-- WORK REQUEST 1 --
Translate this sentence from the millennial burnout text into Spanish: "Decide on a handful of goals that truly matter to you and focus on them."
-- WORK REQUEST 2 --
In the millennial burnout text, write out the passage from "Take a deep" to "keep you sane." with no changes.

TEXT BLOCK Block Start

Millennials get a bad rap. We’re seen as lazy, unmotivated, and underachieving compared to older generations and no one seems to want to acknowledge that the system is screwed. Unemployment is high, opportunities are low, and we’ve inherited a far different world than the one our parents and grandparents grew up in. No wonder so many of us are suffering from millennial burnout. If you are too, he’s how to stop the madness and get your life back.
Take a deep breath. This sounds simple and pointless but it can make all the difference. When you’re constantly hustling to make more money, achieve greater things, and live up to our generation’s high expectations, it can be incredibly overwhelming. Taking a step back from it all every once in a while to truly breathe and release all the tension you’re feeling can really help keep you sane.
Pick your battles. Sure, having it all sounds great in theory, but is it really even attainable? And if it is, will it be worth it if you’re so stressed and exhausted that you can’t even enjoy it? Probably not. Decide on a handful of goals that truly matter to you and focus on them. It doesn’t matter what your parents or your professors or anyone else are telling you that you need to do—choose the things you care about and develop tunnel vision to shut out the rest of the noise.

TEXT BLOCK Block End
GIVEN ENTRIES Block Start

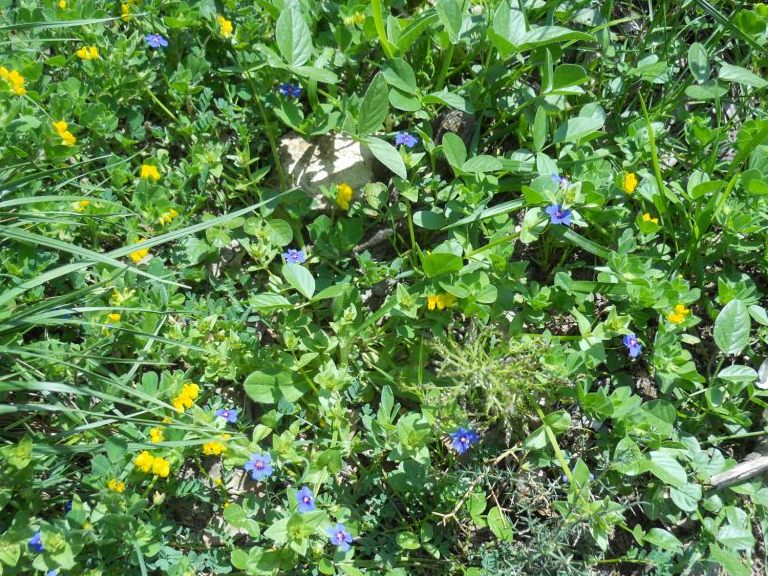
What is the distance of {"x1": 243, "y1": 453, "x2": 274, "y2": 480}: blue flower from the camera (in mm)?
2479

GIVEN ENTRIES Block End
GIVEN ENTRIES Block Start

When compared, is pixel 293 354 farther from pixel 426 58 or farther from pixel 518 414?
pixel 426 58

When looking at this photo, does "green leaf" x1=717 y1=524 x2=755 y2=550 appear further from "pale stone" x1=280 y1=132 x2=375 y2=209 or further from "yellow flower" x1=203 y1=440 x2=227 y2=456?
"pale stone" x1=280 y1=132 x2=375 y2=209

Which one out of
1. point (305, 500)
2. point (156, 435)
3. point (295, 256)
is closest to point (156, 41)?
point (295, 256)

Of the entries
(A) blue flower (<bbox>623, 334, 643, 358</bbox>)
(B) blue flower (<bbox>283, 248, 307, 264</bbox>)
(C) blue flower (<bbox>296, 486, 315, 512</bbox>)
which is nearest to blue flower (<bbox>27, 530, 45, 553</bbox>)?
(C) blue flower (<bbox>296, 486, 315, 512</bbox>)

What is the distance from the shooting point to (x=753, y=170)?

GIVEN ENTRIES Block End
GIVEN ENTRIES Block Start

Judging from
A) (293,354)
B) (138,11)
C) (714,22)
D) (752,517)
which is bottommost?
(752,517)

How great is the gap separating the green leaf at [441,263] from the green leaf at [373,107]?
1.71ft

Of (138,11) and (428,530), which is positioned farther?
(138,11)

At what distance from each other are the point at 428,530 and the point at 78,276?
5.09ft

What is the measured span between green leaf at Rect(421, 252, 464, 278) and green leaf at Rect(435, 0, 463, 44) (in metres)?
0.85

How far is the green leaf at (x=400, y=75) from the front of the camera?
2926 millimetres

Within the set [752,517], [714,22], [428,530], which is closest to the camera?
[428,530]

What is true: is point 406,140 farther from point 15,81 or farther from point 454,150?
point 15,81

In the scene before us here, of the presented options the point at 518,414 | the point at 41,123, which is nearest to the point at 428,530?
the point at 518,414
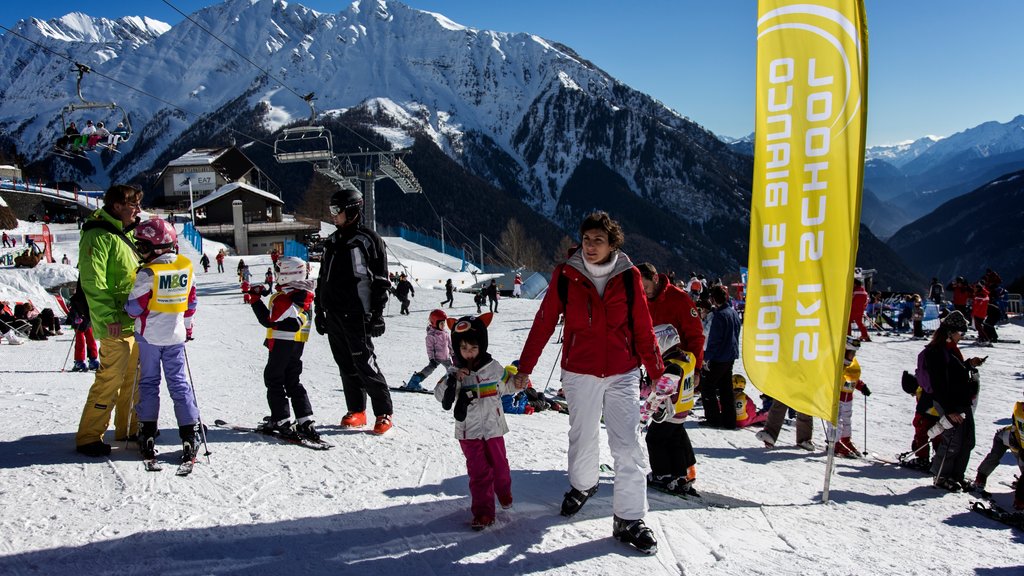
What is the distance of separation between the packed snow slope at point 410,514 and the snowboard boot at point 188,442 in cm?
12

GIVEN ENTRIES Block End

-- EXERCISE SOLUTION 1 --
Elige un puñado de metas que de verdad te importen y concéntrate en ellas.

-- EXERCISE SOLUTION 2 --
Take a deep breath. This sounds simple and pointless but it can make all the difference. When you’re constantly hustling to make more money, achieve greater things, and live up to our generation’s high expectations, it can be incredibly overwhelming. Taking a step back from it all every once in a while to truly breathe and release all the tension you’re feeling can really help keep you sane.